→ **Brief**
Could you reproduce, exactly and alone, the lines running from the one with "2,5-Hour Messina Walking" to the end of the data below?

→ **Data items**
---

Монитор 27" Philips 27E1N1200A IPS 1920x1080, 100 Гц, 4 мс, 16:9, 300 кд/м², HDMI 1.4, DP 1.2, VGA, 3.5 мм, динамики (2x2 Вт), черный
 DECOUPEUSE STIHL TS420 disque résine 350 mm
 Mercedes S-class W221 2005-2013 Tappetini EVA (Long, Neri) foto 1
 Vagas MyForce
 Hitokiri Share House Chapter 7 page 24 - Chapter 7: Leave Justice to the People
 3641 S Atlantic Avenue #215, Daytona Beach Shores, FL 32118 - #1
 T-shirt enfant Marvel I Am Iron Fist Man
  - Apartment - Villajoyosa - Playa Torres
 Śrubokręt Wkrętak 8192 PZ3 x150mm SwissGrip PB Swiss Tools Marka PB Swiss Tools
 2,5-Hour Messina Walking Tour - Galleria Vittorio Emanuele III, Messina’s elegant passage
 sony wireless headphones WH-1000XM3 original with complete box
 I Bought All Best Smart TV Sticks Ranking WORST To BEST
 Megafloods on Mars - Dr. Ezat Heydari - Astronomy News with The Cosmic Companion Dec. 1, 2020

---

→ **Task solution**
 2,5-Hour Messina Walking Tour - Galleria Vittorio Emanuele III, Messina’s elegant passage
 sony wireless headphones WH-1000XM3 original with complete box
 I Bought All Best Smart TV Sticks Ranking WORST To BEST
 Megafloods on Mars - Dr. Ezat Heydari - Astronomy News with The Cosmic Companion Dec. 1, 2020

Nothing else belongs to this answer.